→ **PROBLEM REQUIREMENTS**
Starting at the line with "Von der Abendsonne", copy each line through the last one below exactly as written, without any pictures.

→ **SOURCE DATA**
*-*-*

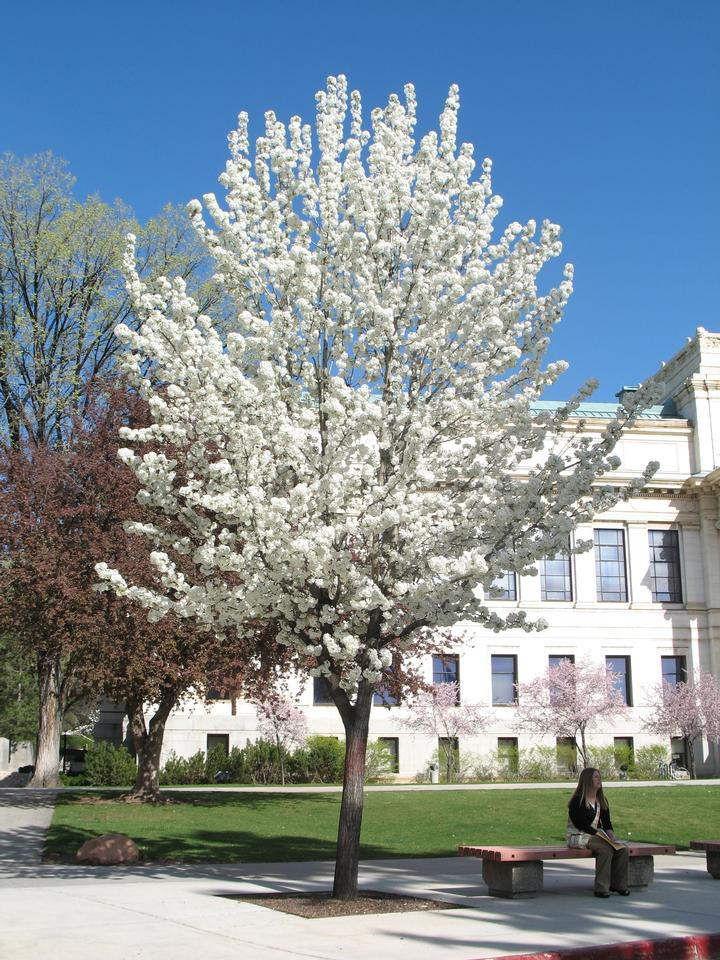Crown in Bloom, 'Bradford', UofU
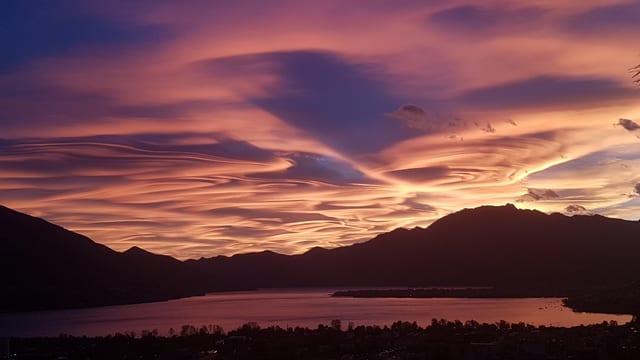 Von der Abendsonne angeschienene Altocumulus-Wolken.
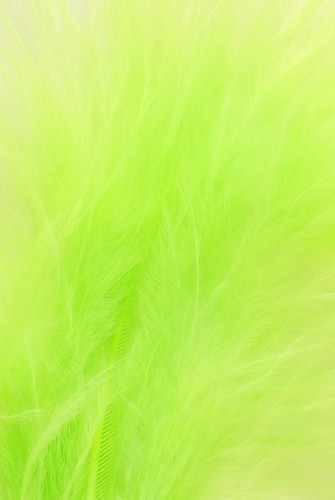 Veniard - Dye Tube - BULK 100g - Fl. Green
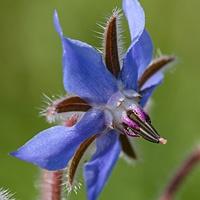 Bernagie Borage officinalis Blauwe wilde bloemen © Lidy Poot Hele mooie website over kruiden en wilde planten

*-*-*

→ **REPLY TO THE TASK**
 Von der Abendsonne angeschienene Altocumulus-Wolken.
 Veniard - Dye Tube - BULK 100g - Fl. Green
 Bernagie Borage officinalis Blauwe wilde bloemen © Lidy Poot Hele mooie website over kruiden en wilde planten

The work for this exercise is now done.